SELECTED EXTRACT:
· · · · ·

Scaling up ARV treatment in resource-poor settings
01 May 2004
In May 2004, the Alliance hosted a five-day event in Cape Town, bringing together partners and key staff to share learning about scaling up ARV treatment, develop plans of action to increase scaling up efforts in the 25 countries where the Alliance works and to consider the implications of this on policy and programme work across the Alliance.
The Alliance’s strengths have traditionally been in the areas of community-based HIV prevention, care and impact mitigation. ARV treatment is an expanding area for the Alliance, and one that has been building steadily. The Alliance’s partners are working with people who are sick and dying of AIDS, as well as people who are coming forward for HIV testing and testing HIV positive. This brings a great sense of urgency to the Alliance’s efforts in scaling up ARV treatment.
Responding to that urgency, several Alliance partners are already actively involved in ARV treatment programmes. Project Orange, a project of Association African Solidarité, is a community-based ARV delivery programme, run by HIV positive people and their supporters, in Ouagadougou, Burkina Faso, providing ARV treatment and treatment support to 300 adults and children. In Ukraine, as the principal recipient of the Global Fund for the Fight against AIDS, Tuberculosis and Malaria, Alliance Ukraine is preparing for the large-scale ARV treatment programme in partnership with the Ukrainian Ministry of Health and the All Ukrainian Network of People with HIV/AIDS. 2100 people will be treated in 6 oblasts (administrative divisions) over a period of one year. In Zambia, the Alliance is working in partnership with the Network of People Living with HIV/AIDS in Zambia, the Central Board of Health, the Archdiocese of Lusaka, the Catholic Diocese of Ndola, Africa Directions and a traditional healers association to develop a series of community-based interventions and referral systems in two sites to promote community education on ARV treatment, treatment support, adherence support and protective behaviour.

· · · · ·

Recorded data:
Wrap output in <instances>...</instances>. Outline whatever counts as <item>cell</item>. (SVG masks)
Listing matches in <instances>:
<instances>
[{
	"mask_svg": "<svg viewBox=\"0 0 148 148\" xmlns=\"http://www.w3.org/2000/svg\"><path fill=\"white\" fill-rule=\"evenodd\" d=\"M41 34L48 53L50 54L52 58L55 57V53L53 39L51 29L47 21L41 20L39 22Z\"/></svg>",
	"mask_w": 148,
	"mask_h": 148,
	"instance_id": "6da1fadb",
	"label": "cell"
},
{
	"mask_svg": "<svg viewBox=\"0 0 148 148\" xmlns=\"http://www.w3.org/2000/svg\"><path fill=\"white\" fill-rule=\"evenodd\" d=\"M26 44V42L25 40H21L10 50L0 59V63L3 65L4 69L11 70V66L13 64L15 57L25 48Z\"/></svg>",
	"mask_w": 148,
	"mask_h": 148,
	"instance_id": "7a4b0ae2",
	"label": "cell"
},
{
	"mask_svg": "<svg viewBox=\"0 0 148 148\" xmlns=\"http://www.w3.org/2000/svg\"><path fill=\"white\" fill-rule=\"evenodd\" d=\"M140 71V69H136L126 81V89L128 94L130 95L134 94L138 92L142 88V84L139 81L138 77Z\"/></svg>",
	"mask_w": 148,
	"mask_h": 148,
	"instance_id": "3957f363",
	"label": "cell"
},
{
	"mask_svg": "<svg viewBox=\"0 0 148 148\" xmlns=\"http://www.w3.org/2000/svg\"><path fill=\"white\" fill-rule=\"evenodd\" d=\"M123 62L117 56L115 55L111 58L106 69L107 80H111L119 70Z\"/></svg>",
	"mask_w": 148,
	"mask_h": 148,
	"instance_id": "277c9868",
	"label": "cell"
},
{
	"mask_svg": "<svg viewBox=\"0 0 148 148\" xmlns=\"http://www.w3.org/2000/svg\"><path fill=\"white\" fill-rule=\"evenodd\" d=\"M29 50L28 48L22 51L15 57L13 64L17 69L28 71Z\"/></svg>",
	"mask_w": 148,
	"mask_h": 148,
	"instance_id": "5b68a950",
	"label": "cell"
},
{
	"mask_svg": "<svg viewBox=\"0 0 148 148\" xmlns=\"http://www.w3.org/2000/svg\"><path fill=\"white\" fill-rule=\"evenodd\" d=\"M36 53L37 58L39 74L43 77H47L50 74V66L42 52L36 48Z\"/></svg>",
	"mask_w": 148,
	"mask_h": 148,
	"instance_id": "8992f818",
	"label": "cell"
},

· · · · ·

APPLY WHAT YOU READ:
**A)** According to the text on scaling up ARV treatment, why do the Alliance's efforts in scaling up ARV treatment carry a great sense of urgency? Answer in one to three sentences.
**B)** Summarize the text on scaling up ARV treatment in two sentences.
**C)** Print the passage of the text on scaling up ARV treatment starting with "The Alliance’s strengths" and going on through "up ARV treatment.".

RESPONSES TO THE TASKS:
**A)** The Alliance's partners work with people who are sick and dying of AIDS. They also work with people who are coming forward for HIV testing and testing HIV positive, and this brings a great sense of urgency to those efforts.

**B)** In May 2004 the Alliance held a five-day event in Cape Town to share learning on scaling up ARV treatment, plan action across the 25 countries where it works, and weigh the implications for policy and programme work. ARV treatment is a growing area for an Alliance traditionally strong in community-based HIV prevention, care and impact mitigation, and partners in Burkina Faso, Ukraine and Zambia are already involved in ARV treatment programmes.

**C)**
The Alliance’s strengths have traditionally been in the areas of community-based HIV prevention, care and impact mitigation. ARV treatment is an expanding area for the Alliance, and one that has been building steadily. The Alliance’s partners are working with people who are sick and dying of AIDS, as well as people who are coming forward for HIV testing and testing HIV positive. This brings a great sense of urgency to the Alliance’s efforts in scaling up ARV treatment.